▶ _Try it_: In the Validic profile, the paragraph that begins "Validic's customers include" names the customers that connect to Validic. List each one and the use that paragraph gives for it.

You may never have heard of Validic, but if you’ve ever sent your doctor data from your Fitbit, smart scale, glucose meter or another wearable device or health tracker, chances are Validic was involved. The North Carolina-based startup connects with more than 270 of the myriad health-monitoring devices on the market, collecting data from more than 223 million people across the world who have agreed to let Validic’s customers monitor their fitness and wellbeing.
(For more on the intersection of technology and health, read the feature “Can Sean Parker Hack Cancer?“, from our May 1, 2016 issue.)
Validic’s customers include Kaiser Permanente, whose doctors are keeping tabs on diabetes patients via various connected devices; electronic medical record companies like Cerner (CERN) that are integrating patients’ mobile tracker data with the rest of their files; and insurers. John Hancock, for example, through a partnership with Validic client Vitality Group, is offering discounts to its life insurance customers who prove they’re being healthy with data from wearable trackers. Wellness companies that run corporate fitness challenges are also plugging into Validic, as well as pharmaceutical companies, which are tracking patients on drug regimens in clinical trials.
Validic, which has raised more than $18 million—much of which came from Kaiser’s venture capital arm—doesn’t monitor patients itself. Rather, it acts as a conduit and dashboard for all the incongruous data streams from various mobile gadgets and apps—which would otherwise be impossible for doctors and health systems to keep up with and compare. This way, physicians don’t even need to know which tracker patients are using; Validic can pull data off of legacy medical devices that aren’t even connected to the internet—say, a traditional blood pressure cuff—by having patients take a picture of the reading on their smartphone.
The data goes straight into Validic’s cloud, where doctors can review it with the rest of a patient’s stats. “We’re powering any healthcare organization that’s looking to learn more about the patient and really connect the dots in between individual visits,” says Validic co-founder and CTO Drew Schiller.
In February, the Obama administration chose Validic (along with several dozen other private-sector players) to contribute to its ambitious $200 million Precision Medicine Initiative, which aims to detect patterns among genetic markers and other factors in order to develop disease cures. By the end of this year, Validic has promised to build a feature into its platform where patients can opt to also share their health device data with the government initiative, in addition to sending it to their doctor (or another Validic customer). The goal is to look for correlations between a person’s genomic data, fitness patterns and vital signs. “We’ll be able to find trends among patients that we never even thought of before,” Schiller says.
Already, there’s evidence that Validic’s technology is helping make people healthier. One of the startup’s customers gave blood pressure monitors and connected scales to 31 heart failure patients and followed up with those whose data streams raised red flags; while the organization expected eight of those patients to come back to the hospital based on its typical readmission rate, instead, none of them did: they stayed healthy on their own.
Editor’s note: This story has been updated to more accurately describe Validic’s relationship with John Hancock.

▶ _Study material_:

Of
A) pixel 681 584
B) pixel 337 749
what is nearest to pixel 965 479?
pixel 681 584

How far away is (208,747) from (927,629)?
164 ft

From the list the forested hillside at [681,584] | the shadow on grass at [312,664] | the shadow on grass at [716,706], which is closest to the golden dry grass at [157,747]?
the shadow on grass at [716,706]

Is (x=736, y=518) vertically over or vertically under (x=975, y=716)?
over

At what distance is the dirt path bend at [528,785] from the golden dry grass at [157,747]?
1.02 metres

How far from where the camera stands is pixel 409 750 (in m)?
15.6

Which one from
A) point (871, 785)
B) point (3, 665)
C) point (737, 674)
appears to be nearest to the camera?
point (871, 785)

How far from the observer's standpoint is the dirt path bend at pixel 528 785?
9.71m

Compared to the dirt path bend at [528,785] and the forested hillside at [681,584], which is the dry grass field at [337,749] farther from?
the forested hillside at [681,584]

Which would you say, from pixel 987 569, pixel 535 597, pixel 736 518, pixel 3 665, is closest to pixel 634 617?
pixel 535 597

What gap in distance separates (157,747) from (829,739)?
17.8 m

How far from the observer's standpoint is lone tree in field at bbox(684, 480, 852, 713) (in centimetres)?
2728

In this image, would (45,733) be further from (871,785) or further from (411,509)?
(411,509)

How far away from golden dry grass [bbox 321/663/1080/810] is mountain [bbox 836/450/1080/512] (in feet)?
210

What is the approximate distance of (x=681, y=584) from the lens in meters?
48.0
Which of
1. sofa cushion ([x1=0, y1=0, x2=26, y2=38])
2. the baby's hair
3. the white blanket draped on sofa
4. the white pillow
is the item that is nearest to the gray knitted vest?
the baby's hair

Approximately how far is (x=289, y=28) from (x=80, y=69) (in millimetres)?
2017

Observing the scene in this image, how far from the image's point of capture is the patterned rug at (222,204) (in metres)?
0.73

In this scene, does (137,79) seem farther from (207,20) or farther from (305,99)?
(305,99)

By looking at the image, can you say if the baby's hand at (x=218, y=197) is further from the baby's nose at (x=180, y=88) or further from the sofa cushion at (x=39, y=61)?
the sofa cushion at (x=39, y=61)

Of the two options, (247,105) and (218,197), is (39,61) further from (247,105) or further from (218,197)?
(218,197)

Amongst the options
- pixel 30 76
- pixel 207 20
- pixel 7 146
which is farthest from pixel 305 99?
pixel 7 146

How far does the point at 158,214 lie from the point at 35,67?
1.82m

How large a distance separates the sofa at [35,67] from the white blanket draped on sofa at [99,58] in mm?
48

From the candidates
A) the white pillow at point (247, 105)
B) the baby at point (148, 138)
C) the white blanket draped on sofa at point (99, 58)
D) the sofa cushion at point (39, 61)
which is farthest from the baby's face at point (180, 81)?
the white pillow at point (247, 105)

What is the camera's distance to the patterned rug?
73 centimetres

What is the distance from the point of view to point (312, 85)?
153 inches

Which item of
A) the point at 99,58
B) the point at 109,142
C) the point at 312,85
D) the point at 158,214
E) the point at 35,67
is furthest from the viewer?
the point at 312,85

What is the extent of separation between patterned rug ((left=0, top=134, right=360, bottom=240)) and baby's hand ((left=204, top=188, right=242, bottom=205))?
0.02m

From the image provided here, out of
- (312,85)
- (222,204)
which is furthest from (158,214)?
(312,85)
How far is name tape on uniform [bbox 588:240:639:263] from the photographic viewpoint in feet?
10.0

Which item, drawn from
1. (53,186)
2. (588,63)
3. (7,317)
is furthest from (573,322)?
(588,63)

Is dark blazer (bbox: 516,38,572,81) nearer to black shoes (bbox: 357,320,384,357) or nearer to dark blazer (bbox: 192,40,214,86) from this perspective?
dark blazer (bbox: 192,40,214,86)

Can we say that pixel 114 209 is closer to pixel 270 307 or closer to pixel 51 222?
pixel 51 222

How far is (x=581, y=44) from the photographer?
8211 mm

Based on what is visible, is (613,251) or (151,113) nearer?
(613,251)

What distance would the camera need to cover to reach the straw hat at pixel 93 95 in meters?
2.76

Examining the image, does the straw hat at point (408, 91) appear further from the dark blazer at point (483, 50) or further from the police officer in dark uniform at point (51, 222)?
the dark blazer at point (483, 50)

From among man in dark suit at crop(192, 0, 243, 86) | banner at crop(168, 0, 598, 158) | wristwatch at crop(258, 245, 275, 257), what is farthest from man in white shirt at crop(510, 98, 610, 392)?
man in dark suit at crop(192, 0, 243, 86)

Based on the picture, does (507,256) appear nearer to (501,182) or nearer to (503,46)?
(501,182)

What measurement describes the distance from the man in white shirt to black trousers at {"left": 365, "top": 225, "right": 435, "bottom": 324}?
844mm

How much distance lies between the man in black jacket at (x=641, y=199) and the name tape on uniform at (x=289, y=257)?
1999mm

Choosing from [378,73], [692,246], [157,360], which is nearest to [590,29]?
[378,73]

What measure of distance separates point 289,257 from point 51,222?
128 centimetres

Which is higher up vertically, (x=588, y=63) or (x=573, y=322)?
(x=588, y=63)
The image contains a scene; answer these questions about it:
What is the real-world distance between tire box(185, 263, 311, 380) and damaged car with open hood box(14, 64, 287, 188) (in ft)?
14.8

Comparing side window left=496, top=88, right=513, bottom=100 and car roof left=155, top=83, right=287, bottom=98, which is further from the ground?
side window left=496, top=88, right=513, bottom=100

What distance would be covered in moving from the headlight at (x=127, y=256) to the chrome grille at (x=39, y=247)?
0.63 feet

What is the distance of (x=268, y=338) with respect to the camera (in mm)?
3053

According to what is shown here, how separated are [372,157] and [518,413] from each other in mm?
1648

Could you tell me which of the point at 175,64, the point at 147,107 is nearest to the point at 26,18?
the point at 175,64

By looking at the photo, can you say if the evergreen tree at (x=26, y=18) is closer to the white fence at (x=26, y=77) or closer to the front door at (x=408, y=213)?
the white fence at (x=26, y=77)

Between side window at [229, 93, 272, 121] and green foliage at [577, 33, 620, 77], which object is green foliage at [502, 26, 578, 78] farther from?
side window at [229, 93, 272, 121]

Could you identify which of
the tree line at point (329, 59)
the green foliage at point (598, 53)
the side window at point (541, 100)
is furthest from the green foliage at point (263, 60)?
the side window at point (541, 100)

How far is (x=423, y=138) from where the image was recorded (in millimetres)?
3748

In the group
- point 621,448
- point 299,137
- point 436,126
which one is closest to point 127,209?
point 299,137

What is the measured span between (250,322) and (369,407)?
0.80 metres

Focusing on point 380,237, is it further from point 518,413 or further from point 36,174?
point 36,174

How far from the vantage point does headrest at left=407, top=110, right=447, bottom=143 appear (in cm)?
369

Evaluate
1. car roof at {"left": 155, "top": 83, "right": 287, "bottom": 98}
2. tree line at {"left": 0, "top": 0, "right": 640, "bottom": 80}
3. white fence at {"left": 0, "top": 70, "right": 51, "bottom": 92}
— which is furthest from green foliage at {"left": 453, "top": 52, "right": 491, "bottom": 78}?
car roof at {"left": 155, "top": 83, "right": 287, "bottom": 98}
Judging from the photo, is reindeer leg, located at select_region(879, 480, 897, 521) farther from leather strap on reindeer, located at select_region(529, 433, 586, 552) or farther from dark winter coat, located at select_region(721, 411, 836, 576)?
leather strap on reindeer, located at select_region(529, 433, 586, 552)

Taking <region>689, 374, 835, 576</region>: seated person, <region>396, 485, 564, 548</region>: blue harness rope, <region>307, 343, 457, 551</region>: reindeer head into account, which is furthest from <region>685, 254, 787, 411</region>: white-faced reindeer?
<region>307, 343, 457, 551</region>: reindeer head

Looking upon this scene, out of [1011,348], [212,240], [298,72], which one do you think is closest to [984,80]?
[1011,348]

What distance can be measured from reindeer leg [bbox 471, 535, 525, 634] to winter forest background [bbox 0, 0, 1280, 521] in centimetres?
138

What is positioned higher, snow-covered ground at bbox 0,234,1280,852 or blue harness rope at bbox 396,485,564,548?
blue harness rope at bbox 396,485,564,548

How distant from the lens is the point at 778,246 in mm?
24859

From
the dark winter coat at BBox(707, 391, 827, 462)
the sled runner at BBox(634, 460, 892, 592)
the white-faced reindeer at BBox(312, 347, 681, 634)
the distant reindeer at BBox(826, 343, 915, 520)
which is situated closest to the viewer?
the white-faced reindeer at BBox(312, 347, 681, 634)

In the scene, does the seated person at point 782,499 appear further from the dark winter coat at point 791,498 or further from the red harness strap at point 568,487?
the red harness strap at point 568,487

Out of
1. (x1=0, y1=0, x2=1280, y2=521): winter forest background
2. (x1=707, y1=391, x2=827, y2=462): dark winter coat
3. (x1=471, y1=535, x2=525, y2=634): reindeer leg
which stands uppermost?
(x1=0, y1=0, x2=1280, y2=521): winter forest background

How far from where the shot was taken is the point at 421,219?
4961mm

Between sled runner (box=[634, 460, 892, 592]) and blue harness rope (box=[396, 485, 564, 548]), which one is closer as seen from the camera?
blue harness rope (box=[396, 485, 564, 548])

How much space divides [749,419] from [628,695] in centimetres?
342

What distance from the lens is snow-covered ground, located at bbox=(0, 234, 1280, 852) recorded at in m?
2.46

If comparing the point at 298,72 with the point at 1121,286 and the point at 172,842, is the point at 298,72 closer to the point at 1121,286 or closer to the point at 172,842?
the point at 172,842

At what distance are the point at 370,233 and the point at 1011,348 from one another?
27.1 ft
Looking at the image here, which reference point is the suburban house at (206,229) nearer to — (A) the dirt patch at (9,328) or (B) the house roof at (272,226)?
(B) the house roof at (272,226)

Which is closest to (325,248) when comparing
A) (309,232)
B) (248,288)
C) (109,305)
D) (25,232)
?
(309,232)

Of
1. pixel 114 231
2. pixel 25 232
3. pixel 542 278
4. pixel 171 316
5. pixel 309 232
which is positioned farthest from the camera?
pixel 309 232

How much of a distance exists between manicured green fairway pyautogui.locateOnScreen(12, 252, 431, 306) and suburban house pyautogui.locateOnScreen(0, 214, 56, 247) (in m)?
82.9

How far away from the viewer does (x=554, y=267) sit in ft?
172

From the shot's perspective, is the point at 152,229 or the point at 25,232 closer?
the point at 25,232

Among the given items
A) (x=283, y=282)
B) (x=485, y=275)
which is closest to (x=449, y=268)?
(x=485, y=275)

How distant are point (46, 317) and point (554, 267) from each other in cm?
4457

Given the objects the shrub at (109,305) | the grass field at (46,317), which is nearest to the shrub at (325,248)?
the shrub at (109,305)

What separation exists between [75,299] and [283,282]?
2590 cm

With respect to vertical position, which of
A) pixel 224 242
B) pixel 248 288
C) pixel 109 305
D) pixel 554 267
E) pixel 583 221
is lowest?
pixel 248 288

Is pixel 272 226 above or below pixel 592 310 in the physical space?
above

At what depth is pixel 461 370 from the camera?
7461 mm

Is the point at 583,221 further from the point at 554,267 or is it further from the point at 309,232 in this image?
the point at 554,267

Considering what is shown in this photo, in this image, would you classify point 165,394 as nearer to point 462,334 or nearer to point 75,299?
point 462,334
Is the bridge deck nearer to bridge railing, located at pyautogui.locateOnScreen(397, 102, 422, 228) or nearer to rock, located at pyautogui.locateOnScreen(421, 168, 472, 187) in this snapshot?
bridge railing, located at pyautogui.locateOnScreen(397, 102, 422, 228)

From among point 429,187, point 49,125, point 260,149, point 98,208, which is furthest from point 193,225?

▶ _Response box_:
- Kaiser Permanente: its doctors keep tabs on diabetes patients through various connected devices.
- Electronic medical record companies such as Cerner: they integrate patients' mobile tracker data with the rest of their files.
- Insurers: for example, John Hancock, through a partnership with Validic client Vitality Group, offers discounts to life insurance customers who prove with wearable tracker data that they're being healthy.
- Wellness companies that run corporate fitness challenges: the paragraph says they are plugging into Validic but gives no further use.
- Pharmaceutical companies: they track patients on drug regimens in clinical trials.